Indeed, just as it takes countless generations for evolution to create a new species, they realized it would take an immense amount of time for the dolls to evolve into perfect humans.

“So the Stingray Chairman, after hearing that report, dismissed all the scientists and left everything to the machines…”

And then—

Benedict, newly appointed as the research director, came up with a groundbreaking idea.

If evolution takes too long—

Why not make time move faster?

“Time manipulation…!?”

The phrase startled me, but upon reading further, I realized it wasn’t some high-level technology.

What mattered to the dolls was experience, so the scientists condensed vast amounts of experience and made the dolls absorb it.

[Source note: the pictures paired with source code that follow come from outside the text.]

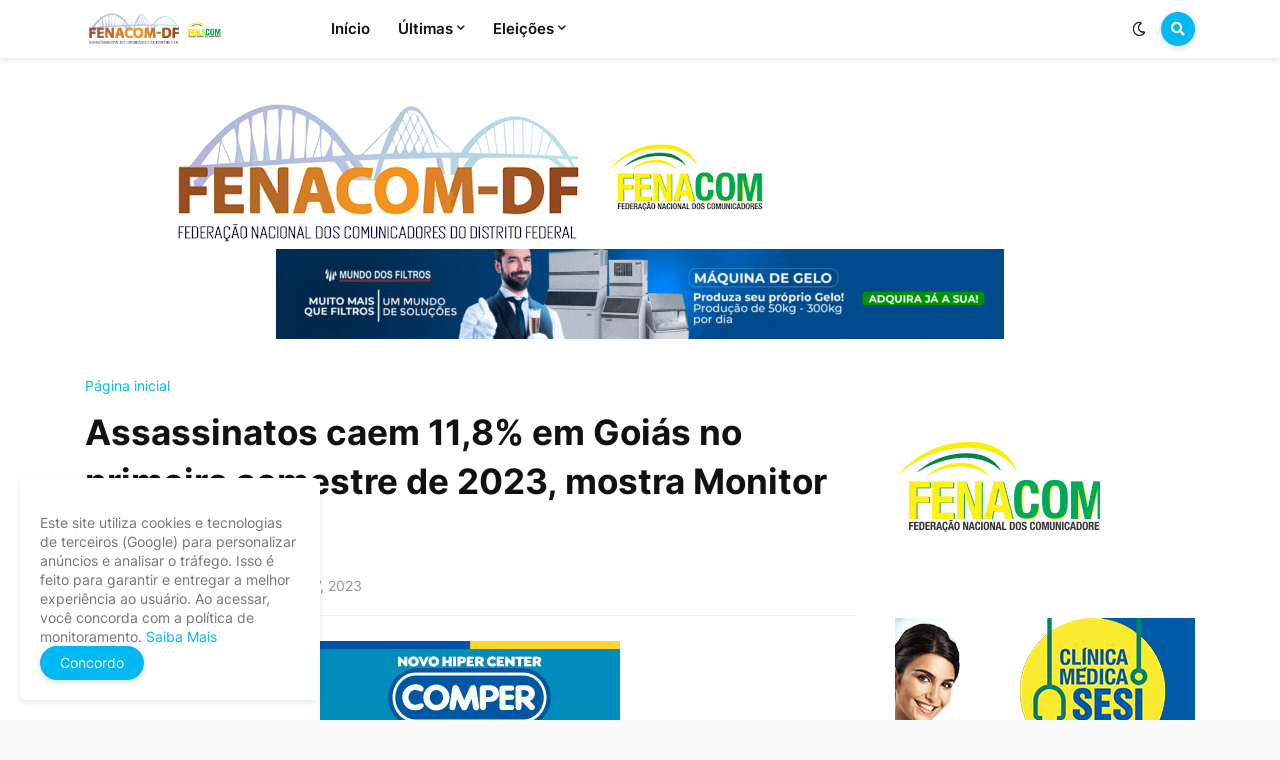

--- FILE ---
content_type: text/plain
request_url: https://www.google-analytics.com/j/collect?v=1&_v=j102&a=146254451&t=pageview&_s=1&dl=https%3A%2F%2Fwww.fenacomdf.com.br%2F2023%2F08%2Fassassinatos-caem-118-em-goias-no.html&ul=en-us%40posix&dt=Assassinatos%20caem%2011%2C8%25%20em%20Goi%C3%A1s%20no%20primeiro%20semestre%20de%202023%2C%20mostra%20Monitor%20da%20Viol%C3%AAncia&sr=1280x720&vp=1280x720&_u=IEBAAEABAAAAACAAI~&jid=2018178920&gjid=645513133&cid=2104230360.1769638209&tid=UA-210100907-7&_gid=1283162979.1769638209&_r=1&_slc=1&z=2000504429
body_size: -451
content:
2,cG-V4ED3SSPWF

—They say a dog’s one year equals nine human years. I devised a way to accelerate thought processes thousands of times through drugs. By drastically speeding up their heartbeats and biological activity, they will live through a year’s worth of experiences in a single day.

—But that alone wasn’t enough. Even under the drug’s influence, they instinctively sensed that their perception of time was distorted—and eventually went mad.

—I needed to make them believe they were living in a ‘normal’ flow of time. So I continuously emitted electromagnetic waves of a specific frequency across the city, used for hypnosis, and decorated the city with symbolic objects to implant subliminal suggestions.

—The test subjects were experimented on from the embryonic stage and classified into Alpha, Beta, and Gamma classes. The next generation was bred only from the superior Alpha genes.

—Out of personal ambition, I made them worship ‘Drake Stingray.’ If it caused problems later, I could just erase it.

—The subjects matured in a single day, bore children, aged, and died. The extremely shortened lifespan was a slight miscalculation—I’ll need to adjust the speed.

—Within only a few months after starting the experiment, I made the test subjects surpass hundreds of generations. The research on [Living Fireworks] was of great help in this process.

“What does this even mean?”

“……”

In short—

Time flowed faster in Honeycomb City.